-- Exercise --
Extract each of the items below, reproducing every line without any change.

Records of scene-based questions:
——————————

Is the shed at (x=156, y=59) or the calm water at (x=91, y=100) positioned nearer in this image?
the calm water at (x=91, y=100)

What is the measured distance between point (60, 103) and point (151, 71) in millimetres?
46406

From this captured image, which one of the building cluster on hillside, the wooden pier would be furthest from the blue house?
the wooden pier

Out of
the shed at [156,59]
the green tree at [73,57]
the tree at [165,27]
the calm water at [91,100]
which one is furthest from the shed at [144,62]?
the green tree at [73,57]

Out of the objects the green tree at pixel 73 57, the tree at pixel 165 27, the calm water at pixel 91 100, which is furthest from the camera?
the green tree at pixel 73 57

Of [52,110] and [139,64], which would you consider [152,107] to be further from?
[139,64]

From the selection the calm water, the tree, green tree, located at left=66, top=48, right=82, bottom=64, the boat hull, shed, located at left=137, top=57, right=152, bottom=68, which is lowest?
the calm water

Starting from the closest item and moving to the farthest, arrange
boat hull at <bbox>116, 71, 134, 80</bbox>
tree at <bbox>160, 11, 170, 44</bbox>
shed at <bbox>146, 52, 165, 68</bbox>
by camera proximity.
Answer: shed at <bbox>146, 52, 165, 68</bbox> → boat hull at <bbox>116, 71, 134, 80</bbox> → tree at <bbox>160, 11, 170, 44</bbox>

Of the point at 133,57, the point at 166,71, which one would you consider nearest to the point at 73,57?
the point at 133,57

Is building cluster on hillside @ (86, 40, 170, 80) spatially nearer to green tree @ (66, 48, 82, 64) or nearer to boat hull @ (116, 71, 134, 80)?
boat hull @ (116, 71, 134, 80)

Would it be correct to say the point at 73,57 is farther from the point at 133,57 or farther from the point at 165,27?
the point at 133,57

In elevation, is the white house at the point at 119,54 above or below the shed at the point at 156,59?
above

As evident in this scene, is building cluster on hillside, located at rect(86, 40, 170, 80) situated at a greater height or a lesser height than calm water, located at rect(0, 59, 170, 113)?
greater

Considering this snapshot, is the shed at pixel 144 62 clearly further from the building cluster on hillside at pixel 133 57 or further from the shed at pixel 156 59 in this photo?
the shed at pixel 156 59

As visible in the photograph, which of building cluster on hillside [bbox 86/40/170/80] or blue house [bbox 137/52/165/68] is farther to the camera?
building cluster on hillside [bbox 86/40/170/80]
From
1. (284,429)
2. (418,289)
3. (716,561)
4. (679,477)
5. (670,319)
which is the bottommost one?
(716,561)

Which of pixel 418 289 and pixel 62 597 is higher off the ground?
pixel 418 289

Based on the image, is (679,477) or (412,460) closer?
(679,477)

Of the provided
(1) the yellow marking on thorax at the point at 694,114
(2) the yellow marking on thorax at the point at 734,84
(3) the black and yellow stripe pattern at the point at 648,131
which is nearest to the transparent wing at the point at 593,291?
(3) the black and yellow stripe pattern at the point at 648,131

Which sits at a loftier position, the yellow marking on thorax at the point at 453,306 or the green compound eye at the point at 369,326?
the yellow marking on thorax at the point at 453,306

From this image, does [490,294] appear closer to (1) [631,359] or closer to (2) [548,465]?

——————————

-- Correct result --
Is the shed at (x=156, y=59) or the calm water at (x=91, y=100) positioned nearer in this image?
the calm water at (x=91, y=100)

What is the measured distance between point (60, 103) and point (151, 71) in millimetres?
46406

From this captured image, which one of the building cluster on hillside, the wooden pier would be furthest from the blue house?
the wooden pier

Out of
the shed at [156,59]
the green tree at [73,57]
the tree at [165,27]
the calm water at [91,100]
which one is furthest from the shed at [144,62]?
the green tree at [73,57]

Out of the objects the green tree at pixel 73 57, the tree at pixel 165 27, the calm water at pixel 91 100, which is furthest from the camera?
the green tree at pixel 73 57

Of [52,110] and [139,64], which would you consider [152,107] to be further from?
[139,64]

From the selection the calm water, the tree, green tree, located at left=66, top=48, right=82, bottom=64, the boat hull, shed, located at left=137, top=57, right=152, bottom=68, which is lowest?
the calm water

Starting from the closest item and moving to the farthest, arrange
boat hull at <bbox>116, 71, 134, 80</bbox>
tree at <bbox>160, 11, 170, 44</bbox>
shed at <bbox>146, 52, 165, 68</bbox>
by camera proximity.
Answer: shed at <bbox>146, 52, 165, 68</bbox> → boat hull at <bbox>116, 71, 134, 80</bbox> → tree at <bbox>160, 11, 170, 44</bbox>

Of the point at 133,57, the point at 166,71, which one would you consider nearest to the point at 73,57?
the point at 133,57

Is building cluster on hillside @ (86, 40, 170, 80) spatially nearer to green tree @ (66, 48, 82, 64) or nearer to boat hull @ (116, 71, 134, 80)?
boat hull @ (116, 71, 134, 80)

Would it be correct to say the point at 73,57 is farther from the point at 133,57 or farther from the point at 165,27?
the point at 133,57

In elevation, is the white house at the point at 119,54 above or below the shed at the point at 156,59?
above

As evident in this scene, is building cluster on hillside, located at rect(86, 40, 170, 80) situated at a greater height or a lesser height than calm water, located at rect(0, 59, 170, 113)?
greater

Considering this snapshot, is the shed at pixel 144 62 clearly further from the building cluster on hillside at pixel 133 57 or further from the shed at pixel 156 59 in this photo?
the shed at pixel 156 59

As visible in the photograph, which of building cluster on hillside [bbox 86/40/170/80] or blue house [bbox 137/52/165/68] is farther to the camera?
building cluster on hillside [bbox 86/40/170/80]
From
1. (284,429)
2. (418,289)
3. (716,561)
4. (679,477)
5. (670,319)
which is the bottommost one?
(716,561)

Which of pixel 418 289 and pixel 62 597 is higher off the ground?
pixel 418 289

Based on the image, is (679,477) or (412,460) closer?
(679,477)

Of the provided
(1) the yellow marking on thorax at the point at 694,114
(2) the yellow marking on thorax at the point at 734,84
(3) the black and yellow stripe pattern at the point at 648,131
which is nearest to the transparent wing at the point at 593,291?
(3) the black and yellow stripe pattern at the point at 648,131

Which sits at a loftier position, the yellow marking on thorax at the point at 453,306 or the green compound eye at the point at 369,326?
the yellow marking on thorax at the point at 453,306

From this image, does [490,294] appear closer to (1) [631,359] or closer to (2) [548,465]?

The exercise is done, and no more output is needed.